THE PATH TO OBLIVION—Beauty contests recruited many of the latter-day Follies Girls. Such a one was Dorothy Knapp, "The American Venus". A convent girl—as what Follies Girl wasn't?—from Illinois, she came to New York to study art, was featured by Earl Carroll in his 1922 Vanities, and two years later, she was in the Follies. Later years have seen her fame confined to a series of law suits, an esoteric battle at a Beaux Arts ball, a mysteriously battered face.
One of the loveliest faces ever to bloom in the Follies was that of Imogene Wilson, the blonde "Bubbles". She came to New York at fourteen from a Missouri orphanage and entered the Follies via the posing route. Linked with Frank Tinney in what was the scandal of the decade, she went to Germany, changed her name to Mary Nolan and became a motion picture actress. Later, she returned to America and Hollywood. Her particular gift for tragedy followed her there, and she became implicated in a slander suit. Shunted out of pictures, she and her husband opened a dress shop which ended in a series of suits brought by their creditors—and eventual bankruptcy. Recently, Mary did a personal appearance tour of the subway-circuit.
Two other former Follies names have recently made news. Helen Lee Worthing of the cameo profile married a Negro doctor, whom she divorced not long ago and who is now suing her, in turn, to have the divorce set aside and the marriage annulled, instead. And Eva Tanguay, who "didn't care" in the Follies of 1919, was a month or so ago the beneficiary of a charity performance held in Manhattan.
THE PATH TO DEATH—When Ziegfeld brought Anna Held of the convex eyes from Paris, the song which made her the toast of New York was this:
"I'm fond of romps and games, you see,
I wish you'd come and play wiz me.
For I have such a nize leetle way wiz me,
I wish you'd come and play wiz me."
This was considered very provocative. (Remember, it was the "I love my wife, but oh you kid!" era.)
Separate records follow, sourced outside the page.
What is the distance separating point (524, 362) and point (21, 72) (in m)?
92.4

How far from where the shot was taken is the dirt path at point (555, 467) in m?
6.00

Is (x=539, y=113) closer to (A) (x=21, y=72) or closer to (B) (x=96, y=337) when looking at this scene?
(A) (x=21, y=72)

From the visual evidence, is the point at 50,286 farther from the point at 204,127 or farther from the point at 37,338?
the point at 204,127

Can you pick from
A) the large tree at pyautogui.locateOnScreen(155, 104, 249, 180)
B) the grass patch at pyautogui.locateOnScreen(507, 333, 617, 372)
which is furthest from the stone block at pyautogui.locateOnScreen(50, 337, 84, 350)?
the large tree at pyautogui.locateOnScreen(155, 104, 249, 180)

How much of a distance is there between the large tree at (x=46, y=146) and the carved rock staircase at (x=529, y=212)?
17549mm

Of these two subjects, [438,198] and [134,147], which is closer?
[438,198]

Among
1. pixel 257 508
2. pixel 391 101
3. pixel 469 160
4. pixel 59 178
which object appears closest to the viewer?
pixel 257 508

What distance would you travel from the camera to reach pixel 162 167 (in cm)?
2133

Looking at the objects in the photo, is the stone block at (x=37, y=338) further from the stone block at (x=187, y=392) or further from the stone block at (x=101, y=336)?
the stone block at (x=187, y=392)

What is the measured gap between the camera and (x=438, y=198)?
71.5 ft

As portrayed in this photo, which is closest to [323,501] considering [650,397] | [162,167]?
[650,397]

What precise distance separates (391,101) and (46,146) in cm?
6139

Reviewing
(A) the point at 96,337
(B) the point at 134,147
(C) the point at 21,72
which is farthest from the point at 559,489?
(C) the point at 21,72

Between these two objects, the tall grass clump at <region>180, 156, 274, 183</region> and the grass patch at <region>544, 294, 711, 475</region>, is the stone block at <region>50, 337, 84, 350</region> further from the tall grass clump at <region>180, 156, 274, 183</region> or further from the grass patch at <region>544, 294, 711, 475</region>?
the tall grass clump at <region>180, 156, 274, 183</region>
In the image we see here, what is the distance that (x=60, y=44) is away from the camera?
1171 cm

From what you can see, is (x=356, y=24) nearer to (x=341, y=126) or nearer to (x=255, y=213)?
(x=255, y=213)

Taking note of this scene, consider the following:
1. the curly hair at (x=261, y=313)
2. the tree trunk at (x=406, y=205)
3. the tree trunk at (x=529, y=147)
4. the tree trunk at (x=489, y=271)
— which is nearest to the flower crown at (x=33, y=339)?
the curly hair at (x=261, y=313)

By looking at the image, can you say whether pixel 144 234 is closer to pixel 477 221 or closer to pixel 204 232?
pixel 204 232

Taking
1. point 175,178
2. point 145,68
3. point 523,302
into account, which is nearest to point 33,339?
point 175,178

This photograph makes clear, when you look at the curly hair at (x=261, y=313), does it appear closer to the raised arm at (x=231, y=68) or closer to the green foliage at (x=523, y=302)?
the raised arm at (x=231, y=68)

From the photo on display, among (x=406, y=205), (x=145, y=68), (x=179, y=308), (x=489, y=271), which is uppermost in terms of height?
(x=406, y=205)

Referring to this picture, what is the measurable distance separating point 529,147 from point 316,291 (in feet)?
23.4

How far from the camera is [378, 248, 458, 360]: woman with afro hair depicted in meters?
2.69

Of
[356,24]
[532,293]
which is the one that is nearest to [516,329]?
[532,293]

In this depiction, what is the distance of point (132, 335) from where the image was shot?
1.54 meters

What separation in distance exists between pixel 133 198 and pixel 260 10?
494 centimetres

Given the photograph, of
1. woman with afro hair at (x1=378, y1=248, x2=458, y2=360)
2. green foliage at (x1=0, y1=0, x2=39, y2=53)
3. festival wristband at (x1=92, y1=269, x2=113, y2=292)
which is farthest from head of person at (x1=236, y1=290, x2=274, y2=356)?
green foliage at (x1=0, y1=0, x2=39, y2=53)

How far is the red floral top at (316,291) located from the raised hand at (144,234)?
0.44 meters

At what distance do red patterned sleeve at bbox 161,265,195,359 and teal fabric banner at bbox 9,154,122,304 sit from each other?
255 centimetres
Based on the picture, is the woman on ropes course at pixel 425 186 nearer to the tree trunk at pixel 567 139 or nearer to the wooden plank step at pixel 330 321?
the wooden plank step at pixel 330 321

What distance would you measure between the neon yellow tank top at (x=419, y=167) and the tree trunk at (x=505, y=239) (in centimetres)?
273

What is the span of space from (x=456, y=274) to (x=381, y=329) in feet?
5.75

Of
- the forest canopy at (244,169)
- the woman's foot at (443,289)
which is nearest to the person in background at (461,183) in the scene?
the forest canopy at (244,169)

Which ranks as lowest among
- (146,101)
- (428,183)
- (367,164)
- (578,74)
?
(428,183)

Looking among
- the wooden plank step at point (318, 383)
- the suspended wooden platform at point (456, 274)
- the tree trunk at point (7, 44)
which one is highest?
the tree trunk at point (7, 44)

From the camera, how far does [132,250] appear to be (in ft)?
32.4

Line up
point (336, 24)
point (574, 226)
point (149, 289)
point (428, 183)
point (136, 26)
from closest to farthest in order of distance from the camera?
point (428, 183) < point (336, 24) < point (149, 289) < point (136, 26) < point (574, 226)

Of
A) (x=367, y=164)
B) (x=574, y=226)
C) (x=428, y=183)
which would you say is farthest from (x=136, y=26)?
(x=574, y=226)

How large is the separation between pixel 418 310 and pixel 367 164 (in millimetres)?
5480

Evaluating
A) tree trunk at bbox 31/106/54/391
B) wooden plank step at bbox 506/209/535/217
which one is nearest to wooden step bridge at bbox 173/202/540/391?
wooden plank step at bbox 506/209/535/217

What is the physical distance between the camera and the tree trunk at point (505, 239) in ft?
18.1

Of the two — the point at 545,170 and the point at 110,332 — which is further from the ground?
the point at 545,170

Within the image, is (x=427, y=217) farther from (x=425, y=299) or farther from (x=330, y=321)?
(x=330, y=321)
Anna Held was born in Paris, of Polish immigrant parents. At fourteen, she began playing tragic roles in a Yiddish theatre in London's unsavoury Whitechapel district. Later, she drifted to music-hall shows, where Ziegfeld discovered her. She married him in 1896 and divorced him in 1912. Now she is dead—and so is he—but there are many who still retain the glittering memory of her days—the story of how she chased a runaway horse on her bicycle and rescued a Brooklyn magnate pure Ziegfeld fiction -and of the times when all downtown New York traffic stood still so that Anna Held could cross the street.
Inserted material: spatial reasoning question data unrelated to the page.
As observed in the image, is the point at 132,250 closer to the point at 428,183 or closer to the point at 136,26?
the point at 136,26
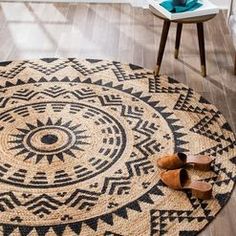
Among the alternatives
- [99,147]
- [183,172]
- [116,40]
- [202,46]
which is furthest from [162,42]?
[183,172]

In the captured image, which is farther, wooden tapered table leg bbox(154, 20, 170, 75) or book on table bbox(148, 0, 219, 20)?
wooden tapered table leg bbox(154, 20, 170, 75)

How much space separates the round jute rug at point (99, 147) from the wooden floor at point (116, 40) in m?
0.13

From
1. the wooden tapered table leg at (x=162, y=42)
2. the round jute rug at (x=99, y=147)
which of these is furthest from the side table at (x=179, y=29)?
the round jute rug at (x=99, y=147)

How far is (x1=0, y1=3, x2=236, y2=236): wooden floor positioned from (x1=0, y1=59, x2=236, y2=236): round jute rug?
135 millimetres

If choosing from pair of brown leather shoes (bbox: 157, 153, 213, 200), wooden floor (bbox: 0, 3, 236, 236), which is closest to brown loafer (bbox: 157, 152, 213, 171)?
pair of brown leather shoes (bbox: 157, 153, 213, 200)

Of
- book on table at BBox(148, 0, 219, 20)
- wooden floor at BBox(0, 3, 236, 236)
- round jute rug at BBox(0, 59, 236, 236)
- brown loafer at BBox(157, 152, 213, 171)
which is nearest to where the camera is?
round jute rug at BBox(0, 59, 236, 236)

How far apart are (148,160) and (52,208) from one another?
0.50 meters

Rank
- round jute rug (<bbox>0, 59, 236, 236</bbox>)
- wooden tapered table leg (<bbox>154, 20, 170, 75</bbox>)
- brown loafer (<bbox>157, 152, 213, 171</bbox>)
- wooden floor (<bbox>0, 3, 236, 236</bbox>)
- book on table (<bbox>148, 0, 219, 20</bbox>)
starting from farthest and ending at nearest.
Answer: wooden floor (<bbox>0, 3, 236, 236</bbox>) < wooden tapered table leg (<bbox>154, 20, 170, 75</bbox>) < book on table (<bbox>148, 0, 219, 20</bbox>) < brown loafer (<bbox>157, 152, 213, 171</bbox>) < round jute rug (<bbox>0, 59, 236, 236</bbox>)

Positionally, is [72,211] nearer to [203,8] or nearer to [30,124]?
[30,124]

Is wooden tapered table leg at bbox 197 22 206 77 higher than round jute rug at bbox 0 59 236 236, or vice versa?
wooden tapered table leg at bbox 197 22 206 77

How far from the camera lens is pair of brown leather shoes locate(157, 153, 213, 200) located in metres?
1.86

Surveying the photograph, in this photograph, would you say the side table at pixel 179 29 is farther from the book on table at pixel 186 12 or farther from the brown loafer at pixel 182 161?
the brown loafer at pixel 182 161

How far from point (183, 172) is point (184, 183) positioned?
0.18 ft

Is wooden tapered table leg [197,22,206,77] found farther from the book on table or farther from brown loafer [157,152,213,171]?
brown loafer [157,152,213,171]
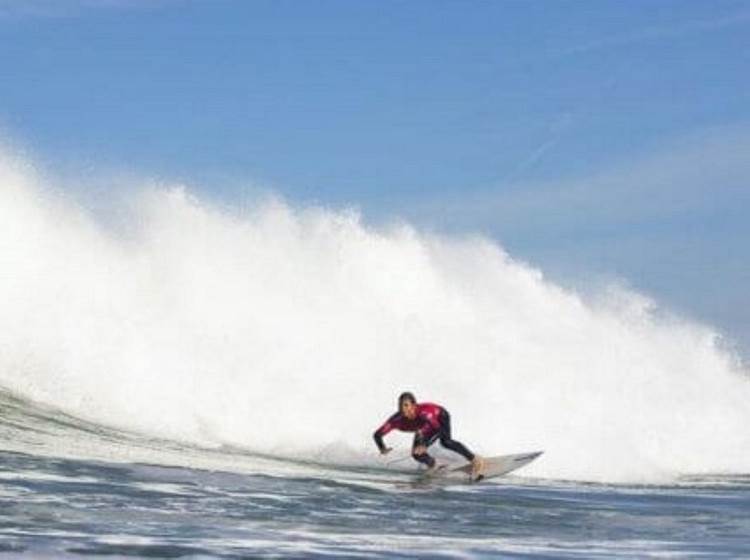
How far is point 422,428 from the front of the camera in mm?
16469

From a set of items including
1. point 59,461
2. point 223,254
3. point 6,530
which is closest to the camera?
point 6,530

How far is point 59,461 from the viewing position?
1377 cm

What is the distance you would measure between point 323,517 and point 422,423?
5598 mm

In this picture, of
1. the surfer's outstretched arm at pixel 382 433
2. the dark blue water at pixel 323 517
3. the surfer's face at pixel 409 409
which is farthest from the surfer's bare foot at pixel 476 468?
the surfer's outstretched arm at pixel 382 433

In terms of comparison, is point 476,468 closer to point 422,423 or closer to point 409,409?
point 422,423

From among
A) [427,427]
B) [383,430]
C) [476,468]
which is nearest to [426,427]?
Answer: [427,427]

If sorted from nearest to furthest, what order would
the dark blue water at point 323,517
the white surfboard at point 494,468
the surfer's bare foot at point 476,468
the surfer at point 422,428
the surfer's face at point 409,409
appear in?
the dark blue water at point 323,517 < the surfer's bare foot at point 476,468 < the white surfboard at point 494,468 < the surfer at point 422,428 < the surfer's face at point 409,409

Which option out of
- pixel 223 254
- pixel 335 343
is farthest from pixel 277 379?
pixel 223 254

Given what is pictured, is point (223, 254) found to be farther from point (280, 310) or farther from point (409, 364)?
point (409, 364)

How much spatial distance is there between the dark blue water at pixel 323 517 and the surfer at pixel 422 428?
0.64 m

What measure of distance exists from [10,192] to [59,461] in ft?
50.8

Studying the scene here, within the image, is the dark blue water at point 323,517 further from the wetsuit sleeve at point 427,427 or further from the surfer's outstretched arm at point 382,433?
Answer: the wetsuit sleeve at point 427,427

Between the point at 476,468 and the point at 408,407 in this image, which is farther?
the point at 408,407

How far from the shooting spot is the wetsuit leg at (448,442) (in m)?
16.2
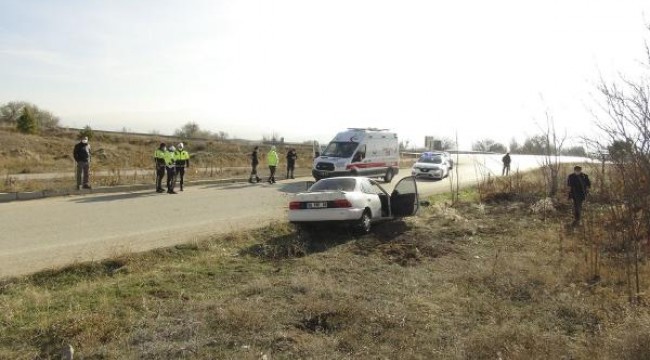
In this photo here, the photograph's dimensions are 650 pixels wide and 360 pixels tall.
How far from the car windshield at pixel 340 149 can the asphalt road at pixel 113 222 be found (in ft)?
17.6

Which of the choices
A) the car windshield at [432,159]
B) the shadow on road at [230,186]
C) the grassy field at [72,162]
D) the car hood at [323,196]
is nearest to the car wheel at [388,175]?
the car windshield at [432,159]

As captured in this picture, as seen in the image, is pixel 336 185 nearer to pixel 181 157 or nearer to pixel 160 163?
pixel 181 157

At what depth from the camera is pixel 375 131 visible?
2583 centimetres

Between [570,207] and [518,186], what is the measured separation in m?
3.32

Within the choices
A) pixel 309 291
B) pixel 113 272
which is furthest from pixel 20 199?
pixel 309 291

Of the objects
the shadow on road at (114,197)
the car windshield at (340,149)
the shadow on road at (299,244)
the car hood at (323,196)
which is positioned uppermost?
the car windshield at (340,149)

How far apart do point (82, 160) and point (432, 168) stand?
64.7 feet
Death came also to other lovely bearers of the Follies brand. Bessie McCoy, the original Yama Yama girl, died only a year or so ago. Martha Mansfield was burned to death, and rumor dubbed it suicide. Allyn King jumped out of a window; Lillian Lorraine of Blue Kitten faint' fell downstairs and broke her back; Helen Walsh burned to death last year in the explosion of Harry Richman's yacht; Olive Thomas found tragedy and death in Paris, at the time she was the wife of Jack Pickford; and Kay Laurel died in Paris, winning for her illegitimate son a substantial inheritance.
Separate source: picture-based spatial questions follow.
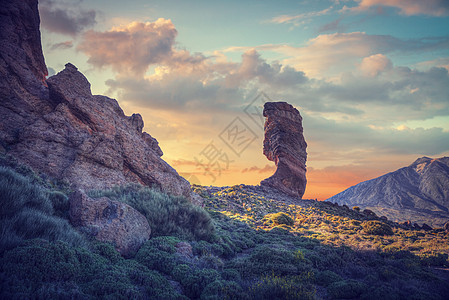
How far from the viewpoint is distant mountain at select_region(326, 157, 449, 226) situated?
3661 inches

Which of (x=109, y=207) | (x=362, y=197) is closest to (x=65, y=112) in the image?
(x=109, y=207)

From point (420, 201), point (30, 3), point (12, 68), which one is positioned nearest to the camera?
point (12, 68)

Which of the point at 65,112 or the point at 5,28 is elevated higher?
the point at 5,28

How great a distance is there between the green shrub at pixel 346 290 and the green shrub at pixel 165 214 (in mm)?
6091

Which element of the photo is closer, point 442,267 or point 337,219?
point 442,267

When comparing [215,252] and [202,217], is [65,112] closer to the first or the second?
[202,217]

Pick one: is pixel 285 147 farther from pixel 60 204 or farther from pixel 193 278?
pixel 193 278

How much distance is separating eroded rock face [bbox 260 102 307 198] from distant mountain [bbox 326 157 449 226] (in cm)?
6082

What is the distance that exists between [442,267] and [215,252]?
10710 mm

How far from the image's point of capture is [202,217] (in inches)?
503

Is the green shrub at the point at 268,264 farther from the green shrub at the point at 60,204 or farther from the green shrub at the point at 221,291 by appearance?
the green shrub at the point at 60,204

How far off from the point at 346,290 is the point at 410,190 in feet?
415

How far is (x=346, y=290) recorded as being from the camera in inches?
268

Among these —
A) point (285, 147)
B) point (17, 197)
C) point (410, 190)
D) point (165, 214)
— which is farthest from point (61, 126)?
point (410, 190)
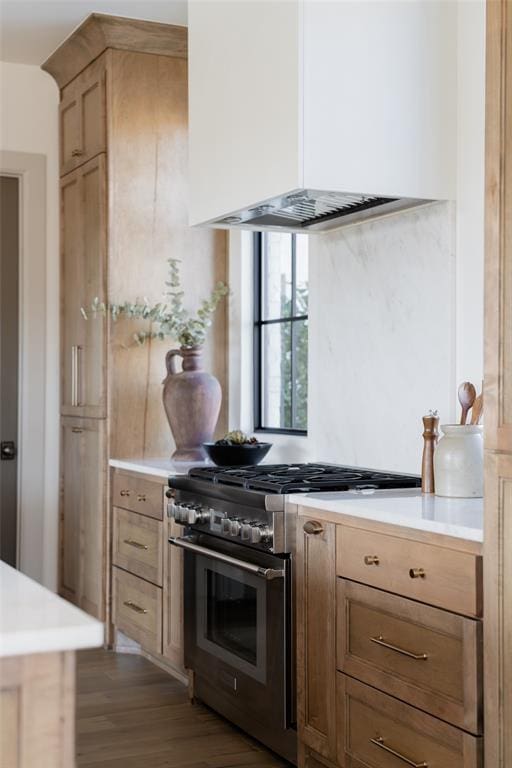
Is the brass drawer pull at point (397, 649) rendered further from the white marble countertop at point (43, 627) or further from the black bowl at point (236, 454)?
the black bowl at point (236, 454)

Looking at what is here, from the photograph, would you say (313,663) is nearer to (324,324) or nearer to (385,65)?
(324,324)

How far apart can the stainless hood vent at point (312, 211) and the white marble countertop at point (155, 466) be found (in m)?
0.96

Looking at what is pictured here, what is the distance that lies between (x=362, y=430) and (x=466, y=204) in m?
0.91

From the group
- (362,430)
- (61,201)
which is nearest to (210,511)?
(362,430)

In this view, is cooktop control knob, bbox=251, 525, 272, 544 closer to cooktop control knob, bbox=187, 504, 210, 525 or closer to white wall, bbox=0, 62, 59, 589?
cooktop control knob, bbox=187, 504, 210, 525

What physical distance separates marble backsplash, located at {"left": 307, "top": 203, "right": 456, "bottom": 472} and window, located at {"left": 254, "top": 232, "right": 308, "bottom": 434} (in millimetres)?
471

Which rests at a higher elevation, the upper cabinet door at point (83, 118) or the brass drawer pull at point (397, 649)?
the upper cabinet door at point (83, 118)

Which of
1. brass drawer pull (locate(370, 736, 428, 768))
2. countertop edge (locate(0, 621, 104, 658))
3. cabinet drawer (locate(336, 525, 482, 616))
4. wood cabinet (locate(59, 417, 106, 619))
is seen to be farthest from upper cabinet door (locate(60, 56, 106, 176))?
countertop edge (locate(0, 621, 104, 658))

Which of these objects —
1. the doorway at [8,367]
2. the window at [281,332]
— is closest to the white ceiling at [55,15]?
the doorway at [8,367]

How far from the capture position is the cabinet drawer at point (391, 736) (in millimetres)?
2273

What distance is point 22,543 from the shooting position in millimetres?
5117

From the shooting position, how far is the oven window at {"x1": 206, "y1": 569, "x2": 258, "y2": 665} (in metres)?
3.19

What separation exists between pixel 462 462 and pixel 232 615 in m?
1.01

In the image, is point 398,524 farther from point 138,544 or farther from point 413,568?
point 138,544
There they are—the three-score or more whose names have spelled beauty and the high life. They have swung in flower-wreathed swings out over the bald-headed row; they have draped themselves in "living curtains" against incredible backgrounds of Joseph Urban blue; they have pranced across the stage and kicked their heels to metronome beat. And, later, they have gone on into life—to sing, to dance, to act, to marry or to die. And always there has followed them that significant aura, that ultimate encomium: She was once a Follies Girl.